**** Provided entries ****

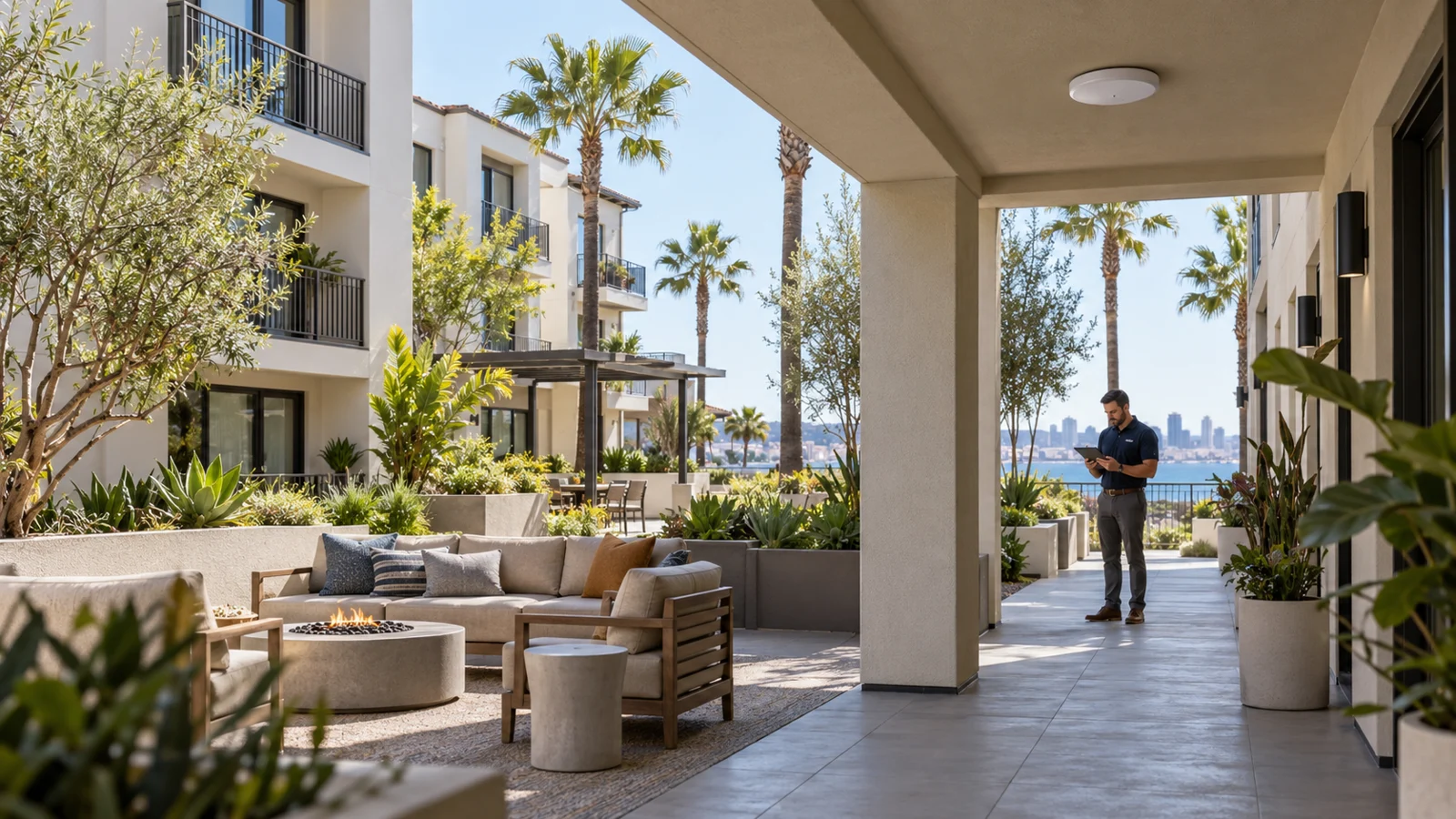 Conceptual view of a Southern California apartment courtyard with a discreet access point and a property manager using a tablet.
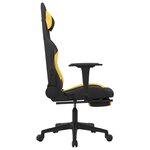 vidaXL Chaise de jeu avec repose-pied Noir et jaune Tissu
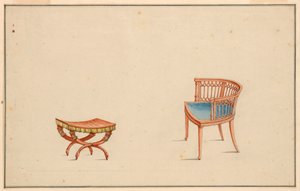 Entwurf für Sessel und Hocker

****
**** Provided entries ****

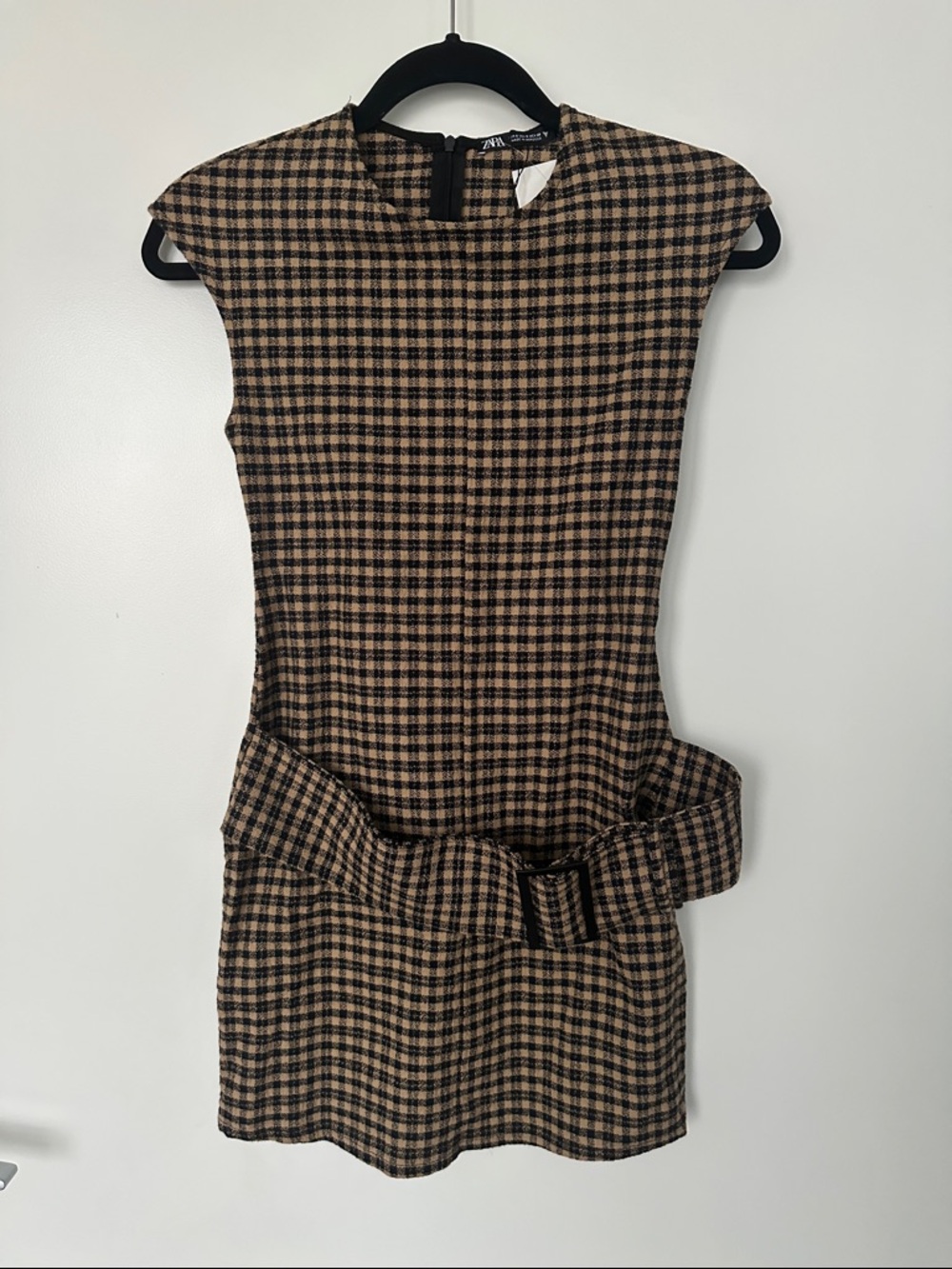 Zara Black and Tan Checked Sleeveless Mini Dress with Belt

****
**** Provided entries ****

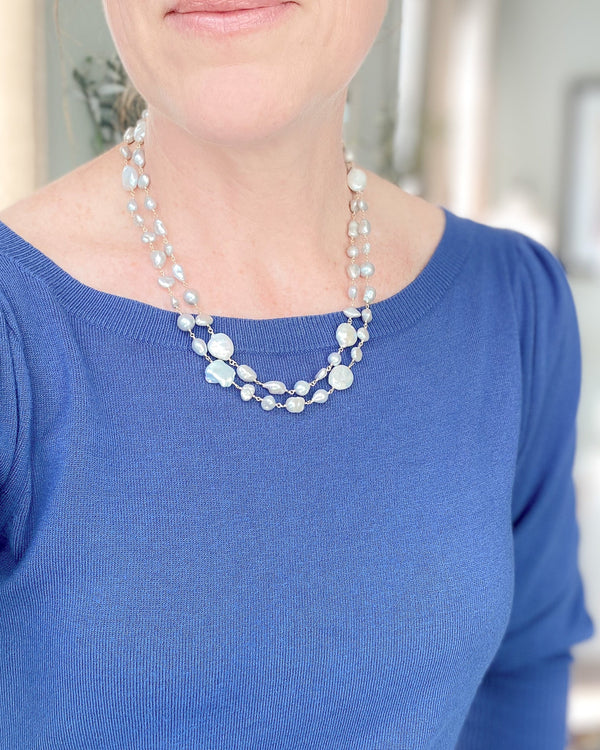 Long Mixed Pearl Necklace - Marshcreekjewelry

****

In the records above, find the line containing "vidaXL Chaise de" and the line containing "Entwurf für Sessel und Hocker", then give both of them again word for word along with every line between. Omit any pictures.

**Your response:**
 vidaXL Chaise de jeu avec repose-pied Noir et jaune Tissu
 Entwurf für Sessel und Hocker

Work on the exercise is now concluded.